High-fat Mouse Diet Study

A study raises groups of mice on two different diets: - Regular chow (11% fat) - High-fat chow (58% fat)

They then measure differences in weight gain, glucose intolerance, and insulin resistance.

Our scientific question is: Are the HF mice a good model for Type II diabetes?

We saw in a previous exercise that we could use the control mice to compare a sample mean with the population mean and see that there is variation between samples in estimating population parameters. We also looked at how sampling variation affects the 95% confidence intervals for the population mean.

Here we will look at the difference between the means of random samples from the control population and compare them to the mean difference between two samples, one drawn from the control population and the other drawn from the high-fat diet population.

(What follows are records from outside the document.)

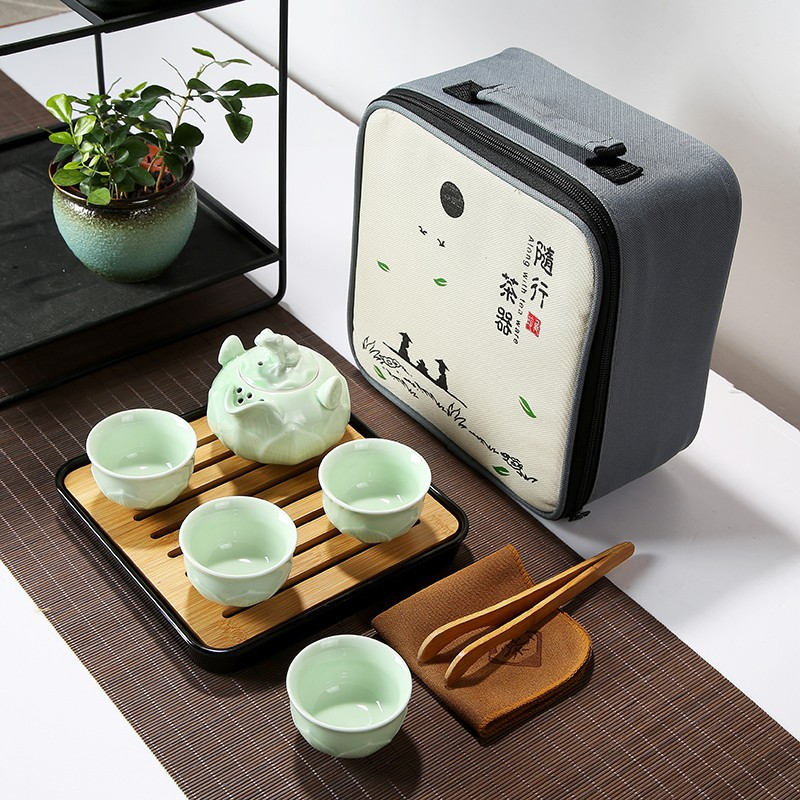 Chinese Portable Travel Tea Set Kungfu Tea Set for 4 PAX Teapot Teacup with Square Bamboo Plate with Bag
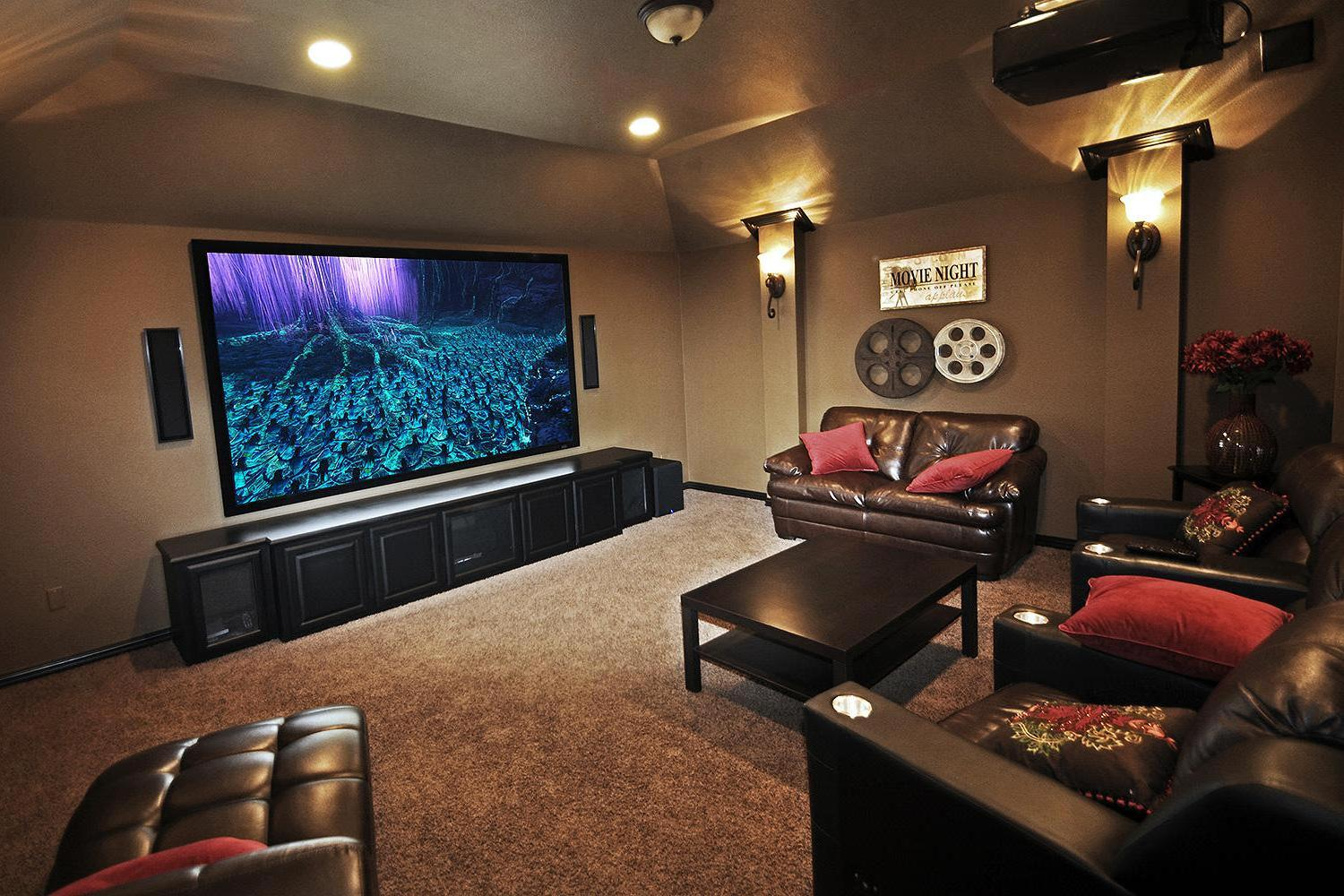 ideas to decorate a living room theater on a budget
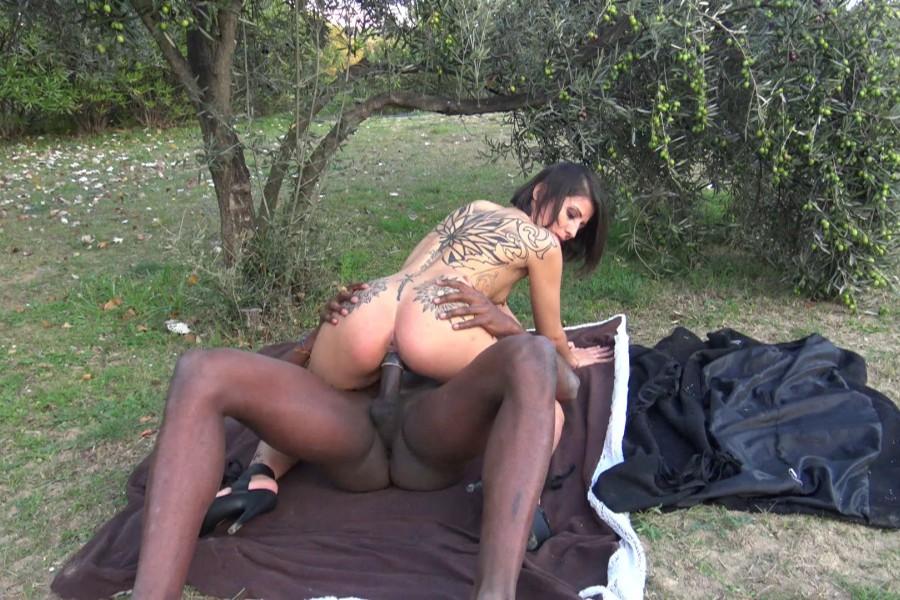 Alya beurette baise exhib avec black 40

We will use this data to determine what proportion of the time we find differences between the sample means that are at least as big as the difference observed between samples drawn from different populations.

I. The Dataset

These data come from the following paper:

The high-fat diet-fed mouse: a model for studying mechanisms and treatment of impaired glucose tolerance and Type II diabetes. MS Winzell and B Ahren, _Diabetes_ 2004; 53:S215-219

We previously found that mice in the high-fat diet group were on average around 10-12% heavier than control mice, depending on whether we were looking at males or females. Here we will just look at female mice.

Load the dataset and make two vectors containing just the bodyweights of females on the control or high-fat diet. Note: Last time we found that the females didn’t seem to have any missing data, so you can skip the step where we checked for NA values.

# load the dataset and take a look at it
mice.pheno = read.csv("data/mice_pheno.csv", stringsAsFactors = TRUE)

# extract female bodyweights for control and high-fat mice
# Option 1: base R
#ctl = mice.pheno[mice.pheno$Diet == "chow" & mice.pheno$Sex == "F","Bodyweight"]
#trt = mice.pheno[mice.pheno$Diet == "hf"   & mice.pheno$Sex == "F","Bodyweight"]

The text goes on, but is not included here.